VI. The Low Standards of Citizenship which lead to controlled votes, bribery and various forms of corruptions, will be accentuated by woman suffrage with the doubling of every dangerous element, hence any effort to postpone its coming is justifiable. Woman suffrage will increase the proportion of intelligent voters. According to the Commissioners of Education there are now one-third more girls in the high schools of the country than boys. In 1914, the latest figures, 64,491 boys were graduated from the high schools of the United States and 96,115 girls. In the normal schools the educational report for 1915 states that 80 per cent. of the pupils were girls. The Census of 1910 reports a larger number of illiterate men than illiterate women.
Woman suffrage would increase the moral vote. Only one out of every twenty criminals are women. Women constitute a minority of drunkards and petty misdemeanants, and in all the factors that tend to handicap the progress of society women form a minority; whereas in churches, schools and all organizations working for the uplift of humanity, women are a majority. In all American states and countries that have adopted equal suffrage the vote of the disreputable woman is practically negligible, the slum wards of cities invariably having the lightest woman vote and the respectable residence wards the heaviest. Woman suffrage would increase the number of native born voters as for every 100 foreign white women immigrants coming to this country there are 129 men, while among Asiatic immigrants the men outnumber the women two to one, according to the Census of 1910.
Woman suffrage would help to correct election procedure.
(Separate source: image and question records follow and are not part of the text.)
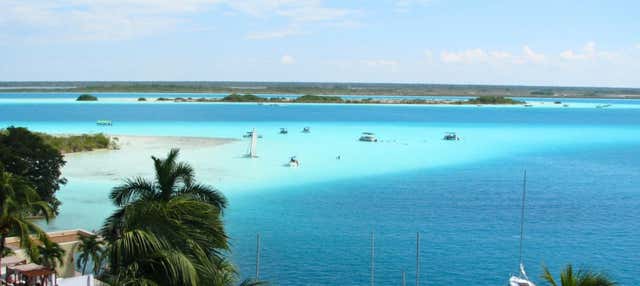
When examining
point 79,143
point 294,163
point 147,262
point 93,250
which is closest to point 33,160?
point 93,250

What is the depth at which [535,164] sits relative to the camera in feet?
173

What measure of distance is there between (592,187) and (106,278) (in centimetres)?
3686

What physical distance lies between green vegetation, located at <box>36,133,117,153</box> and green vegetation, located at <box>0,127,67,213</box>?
2135 cm

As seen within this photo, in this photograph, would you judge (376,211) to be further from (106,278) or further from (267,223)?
(106,278)

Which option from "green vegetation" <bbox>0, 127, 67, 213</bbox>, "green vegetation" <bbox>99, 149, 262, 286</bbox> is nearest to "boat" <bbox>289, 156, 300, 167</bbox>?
"green vegetation" <bbox>0, 127, 67, 213</bbox>

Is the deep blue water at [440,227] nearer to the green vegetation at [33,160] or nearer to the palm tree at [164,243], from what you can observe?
the green vegetation at [33,160]

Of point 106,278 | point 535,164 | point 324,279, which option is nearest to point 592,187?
point 535,164

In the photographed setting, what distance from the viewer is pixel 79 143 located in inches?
2132

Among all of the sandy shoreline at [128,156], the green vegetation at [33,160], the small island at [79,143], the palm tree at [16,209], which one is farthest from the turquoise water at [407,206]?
the palm tree at [16,209]

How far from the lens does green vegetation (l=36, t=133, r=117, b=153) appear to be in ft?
173

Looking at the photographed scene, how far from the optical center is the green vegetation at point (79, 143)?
173ft

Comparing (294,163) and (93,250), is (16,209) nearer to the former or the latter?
(93,250)

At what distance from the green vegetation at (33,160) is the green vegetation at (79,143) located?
21.4 metres

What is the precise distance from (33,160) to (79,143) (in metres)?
25.3
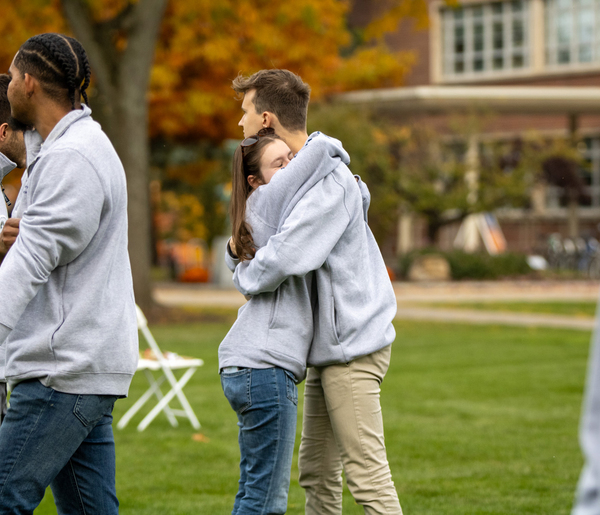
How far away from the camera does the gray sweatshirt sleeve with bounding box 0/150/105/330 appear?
254 centimetres

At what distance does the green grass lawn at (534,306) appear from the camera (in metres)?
16.1

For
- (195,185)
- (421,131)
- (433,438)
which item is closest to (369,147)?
(421,131)

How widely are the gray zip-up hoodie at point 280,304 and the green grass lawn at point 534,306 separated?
13247 mm

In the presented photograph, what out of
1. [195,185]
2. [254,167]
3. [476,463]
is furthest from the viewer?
[195,185]

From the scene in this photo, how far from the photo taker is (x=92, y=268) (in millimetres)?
2674

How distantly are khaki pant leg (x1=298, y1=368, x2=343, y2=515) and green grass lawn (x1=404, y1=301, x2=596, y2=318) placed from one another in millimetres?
12846

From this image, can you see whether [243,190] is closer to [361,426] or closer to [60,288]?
[60,288]

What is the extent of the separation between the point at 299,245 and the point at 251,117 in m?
0.52

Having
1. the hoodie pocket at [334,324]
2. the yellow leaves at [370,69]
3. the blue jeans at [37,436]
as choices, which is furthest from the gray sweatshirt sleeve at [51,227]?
the yellow leaves at [370,69]

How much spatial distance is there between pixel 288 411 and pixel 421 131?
2111 centimetres

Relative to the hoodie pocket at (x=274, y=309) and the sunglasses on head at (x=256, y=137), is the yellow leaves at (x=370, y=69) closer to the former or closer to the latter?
the sunglasses on head at (x=256, y=137)

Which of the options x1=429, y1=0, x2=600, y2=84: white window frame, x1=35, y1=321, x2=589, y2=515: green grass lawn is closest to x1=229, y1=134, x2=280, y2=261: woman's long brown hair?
x1=35, y1=321, x2=589, y2=515: green grass lawn

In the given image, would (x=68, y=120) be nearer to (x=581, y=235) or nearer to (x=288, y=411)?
(x=288, y=411)

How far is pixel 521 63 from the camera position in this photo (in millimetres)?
32719
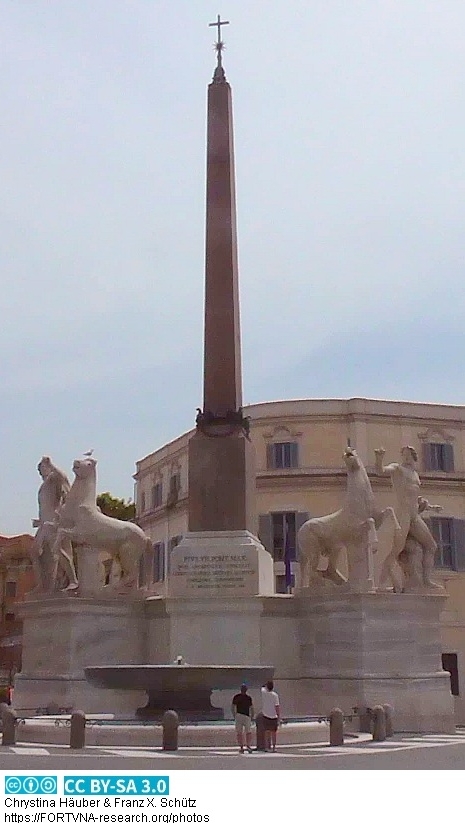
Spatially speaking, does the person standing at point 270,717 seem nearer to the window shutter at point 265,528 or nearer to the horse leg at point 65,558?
the horse leg at point 65,558

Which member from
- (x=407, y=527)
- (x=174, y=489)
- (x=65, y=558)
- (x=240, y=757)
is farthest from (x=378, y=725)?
(x=174, y=489)

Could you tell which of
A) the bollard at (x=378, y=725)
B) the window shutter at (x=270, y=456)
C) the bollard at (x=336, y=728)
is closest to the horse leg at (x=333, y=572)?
the bollard at (x=378, y=725)

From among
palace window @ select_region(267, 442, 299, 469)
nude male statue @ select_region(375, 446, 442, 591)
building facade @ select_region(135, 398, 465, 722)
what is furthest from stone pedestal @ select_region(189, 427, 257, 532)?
palace window @ select_region(267, 442, 299, 469)

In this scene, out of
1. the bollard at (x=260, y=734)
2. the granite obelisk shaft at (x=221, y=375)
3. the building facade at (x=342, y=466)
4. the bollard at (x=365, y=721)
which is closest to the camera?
the bollard at (x=260, y=734)

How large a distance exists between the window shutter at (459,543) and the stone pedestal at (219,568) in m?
17.8

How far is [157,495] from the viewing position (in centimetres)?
4384

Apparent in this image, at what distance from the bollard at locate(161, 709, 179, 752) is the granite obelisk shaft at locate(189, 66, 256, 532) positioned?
20.9ft

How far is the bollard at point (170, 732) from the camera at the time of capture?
13.8 metres

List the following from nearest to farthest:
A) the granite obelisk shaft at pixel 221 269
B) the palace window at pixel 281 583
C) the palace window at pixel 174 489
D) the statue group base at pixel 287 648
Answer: the statue group base at pixel 287 648
the granite obelisk shaft at pixel 221 269
the palace window at pixel 281 583
the palace window at pixel 174 489

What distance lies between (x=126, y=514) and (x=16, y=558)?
14122 millimetres

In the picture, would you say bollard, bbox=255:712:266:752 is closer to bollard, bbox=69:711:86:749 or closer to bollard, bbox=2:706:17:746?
bollard, bbox=69:711:86:749

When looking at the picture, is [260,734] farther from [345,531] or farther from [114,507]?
[114,507]
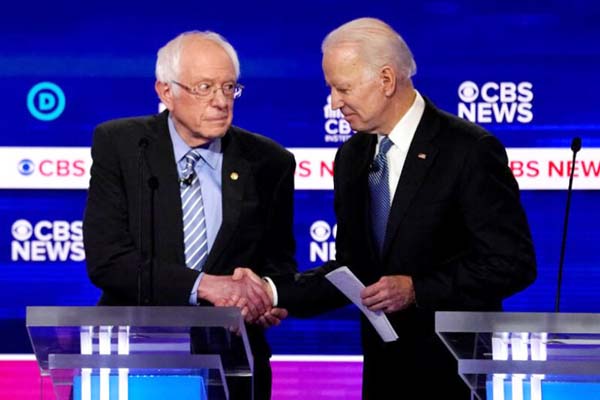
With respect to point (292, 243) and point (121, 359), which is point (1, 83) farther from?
point (121, 359)

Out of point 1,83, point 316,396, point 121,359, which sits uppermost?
point 1,83

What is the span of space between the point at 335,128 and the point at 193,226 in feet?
4.79

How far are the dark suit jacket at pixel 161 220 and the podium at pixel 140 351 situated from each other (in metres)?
0.99

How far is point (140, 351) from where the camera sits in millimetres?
2963

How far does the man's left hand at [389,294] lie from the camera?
3855 mm

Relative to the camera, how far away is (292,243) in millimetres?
4277

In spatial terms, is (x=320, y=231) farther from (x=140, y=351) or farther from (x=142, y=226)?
(x=140, y=351)

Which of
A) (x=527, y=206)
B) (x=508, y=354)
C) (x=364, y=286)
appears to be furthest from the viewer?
(x=527, y=206)

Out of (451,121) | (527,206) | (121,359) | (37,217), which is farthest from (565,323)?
(37,217)

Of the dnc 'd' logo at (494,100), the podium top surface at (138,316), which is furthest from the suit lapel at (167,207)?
the dnc 'd' logo at (494,100)

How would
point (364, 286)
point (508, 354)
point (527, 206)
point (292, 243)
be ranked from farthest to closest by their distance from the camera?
1. point (527, 206)
2. point (292, 243)
3. point (364, 286)
4. point (508, 354)

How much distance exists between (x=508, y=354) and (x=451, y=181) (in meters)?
1.09

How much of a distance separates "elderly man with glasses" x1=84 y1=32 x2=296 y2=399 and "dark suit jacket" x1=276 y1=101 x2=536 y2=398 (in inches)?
11.9

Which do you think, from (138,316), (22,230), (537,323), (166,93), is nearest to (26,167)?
(22,230)
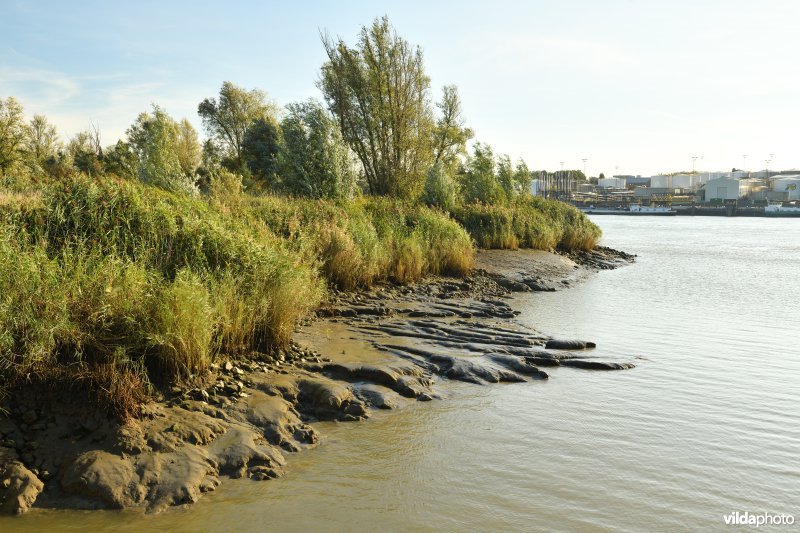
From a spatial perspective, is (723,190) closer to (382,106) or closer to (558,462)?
(382,106)

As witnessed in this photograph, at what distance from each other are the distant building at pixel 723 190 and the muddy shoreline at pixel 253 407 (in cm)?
13375

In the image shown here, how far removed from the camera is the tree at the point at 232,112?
219 ft

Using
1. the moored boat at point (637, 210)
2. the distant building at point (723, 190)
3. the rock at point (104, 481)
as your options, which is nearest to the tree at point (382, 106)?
the rock at point (104, 481)

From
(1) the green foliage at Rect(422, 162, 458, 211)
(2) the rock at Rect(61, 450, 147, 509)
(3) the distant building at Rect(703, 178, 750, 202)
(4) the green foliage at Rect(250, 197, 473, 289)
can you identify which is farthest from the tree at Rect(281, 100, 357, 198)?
(3) the distant building at Rect(703, 178, 750, 202)

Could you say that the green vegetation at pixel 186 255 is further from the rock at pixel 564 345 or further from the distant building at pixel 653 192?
the distant building at pixel 653 192

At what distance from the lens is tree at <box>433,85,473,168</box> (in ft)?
146

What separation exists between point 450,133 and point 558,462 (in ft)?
134

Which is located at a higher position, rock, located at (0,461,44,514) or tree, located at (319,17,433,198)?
tree, located at (319,17,433,198)

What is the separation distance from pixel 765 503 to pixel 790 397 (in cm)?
367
In all states where women vote, the polling booths have been moved into homes, church parlors, school houses or other similar respectable places. Women serve as election officials and the subduing influence of woman's presence elsewhere has had its effect upon the elections. Women greatly increase the number of competent persons who can be drawn upon as election officials. No class of persons in the nation is so well trained as school teachers for this work. The presence of women as voters and officials would in itself eliminate certain types of irregularity and go a long way toward establishing a higher standard of election procedure. Woman suffrage cannot possibly make political conditions worse, since all the elements which combine to produce those conditions are less conspicuous among women than men. On the other hand the introduction of a new class possessing a very large number of persons who would unwillingly tolerate some of the conditions now prevailing offers evidence that a powerful influence for better things would come with the woman's vote.
VII. Prohibition Has Outstripped Suffrage, Therefore Suffrage Sentiment is Less Strong.
It should be remembered that prohibition may be obtained by statutory enactment, a privilege denied woman suffrage; that it has been largely established by local option, another privilege denied woman suffrage. These facts account for the larger success as indicated by relative territory covered by prohibition and woman suffrage.